Por Bruno Ernesto
Durante as aulas de geografia no ensino fundamental, lembro muito bem que os professores falavam de forma recorrente acerca do problema demográfico no Brasil e no mundo, sempre chamando a atenção para a diferença da pirâmide da faixa etária da população dos países desenvolvidos em relação aos subdesenvolvidos, destacando, repetidamente, que nos países subdesenvolvidos a base era maior por ter a população mais jovem e, ao contrário, menor, quando a população era de um país desenvolvido.
Aparentemente, a maior preocupação naquela época era que a teoria do inglês Thomas Malthus, considerado – ironicamente – o pai demografia, se concretizasse.
Em síntese, sua teoria consistia em afirmar que, em breve, haveria mais gente que alimento disponível, o que, por obvio, seria um terrível problema.
Embora a produção de alimentos no mundo hoje seja suficiente para alimentar toda a população mundial, a Organização das Nações Unidas estima que 750 milhões de pessoas passem fome no mundo, além de haver uma fortíssima tendência para que a insegurança alimentar se acentue até 2030.

☆ ☆ ☆

**Tarefa proposta**:
Retome o texto sobre demografia e fome no mundo e dê continuidade a ele a partir da última frase apresentada. Os registros não têm nenhum papel nesta atividade.

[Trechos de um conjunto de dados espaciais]
☆ ☆ ☆

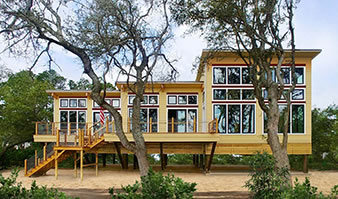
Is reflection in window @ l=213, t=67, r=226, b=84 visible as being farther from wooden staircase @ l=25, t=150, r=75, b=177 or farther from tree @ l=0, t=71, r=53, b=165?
tree @ l=0, t=71, r=53, b=165

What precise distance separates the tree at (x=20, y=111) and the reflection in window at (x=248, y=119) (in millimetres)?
14227

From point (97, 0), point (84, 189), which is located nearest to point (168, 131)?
point (84, 189)

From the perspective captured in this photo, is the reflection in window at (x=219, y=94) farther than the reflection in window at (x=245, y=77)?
No

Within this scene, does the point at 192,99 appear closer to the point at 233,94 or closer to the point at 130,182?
the point at 233,94

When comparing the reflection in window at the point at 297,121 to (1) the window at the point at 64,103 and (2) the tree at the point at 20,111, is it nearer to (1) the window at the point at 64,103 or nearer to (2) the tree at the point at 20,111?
(1) the window at the point at 64,103

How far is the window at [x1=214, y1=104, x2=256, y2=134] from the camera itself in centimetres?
1794

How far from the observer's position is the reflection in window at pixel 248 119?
58.8 feet

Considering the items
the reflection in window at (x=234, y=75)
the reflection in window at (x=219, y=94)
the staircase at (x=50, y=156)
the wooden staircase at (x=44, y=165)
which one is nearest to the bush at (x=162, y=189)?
the staircase at (x=50, y=156)

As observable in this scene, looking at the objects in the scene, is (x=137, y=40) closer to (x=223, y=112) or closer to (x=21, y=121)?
(x=223, y=112)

☆ ☆ ☆

**Resultado da tarefa**:
Passados tantos anos daquelas aulas, em que pese essa preocupação permaneça latente, à fome somaram-se outros tantos problemas, especialmente com relação à taxa de natalidade, cuja tendência é de diminuir acentuadamente. Como dizem os economistas: basta ver as estatísticas.
Enfim, cada tempo com os seus problemas.
Entretanto, temos visto o surgimento da geração nem-nem, que é formada pelos jovens da faixa etária entre 15 e 29 anos de idade que, como o nome diz, nem estuda e nem trabalha.
Segundo a Organização para a Cooperação e Desenvolvimento Econômico (OCDE), em seu último relatório Education at a Glance 2023 Report, até mesmo nos países desenvolvidos esse fenômeno é preocupante, a exemplo da Alemanha, onde o índice dessa população alcançou 8,59%, enquanto no Brasil foi de 24,37%, ou seja, quase três vezes superior, o que demonstra que, embora seja um fenômeno global, aqui, o impacto é muito mais intenso.
Se você fizer uma rápida pesquisa sobre a situação econômica na Alemanha, verá que, apesar dela ser a terceira maior economia mundial, com um PIB estimado de 4,42 trilhões de dólares, nos últimos anos ela tem enfrentado sérios problemas econômicos-sociais, com desemprego acentuado, inclusive, com uma parcela significativa da população sem moradia própria e algumas fortemente dependentes de programas de assistência social, inclusive para suprir a alimentação, pois as aposentadorias são irrisórias. Daí o porquê de a teoria de Malthus nunca ter sido, de fato, um problema a ser considerado.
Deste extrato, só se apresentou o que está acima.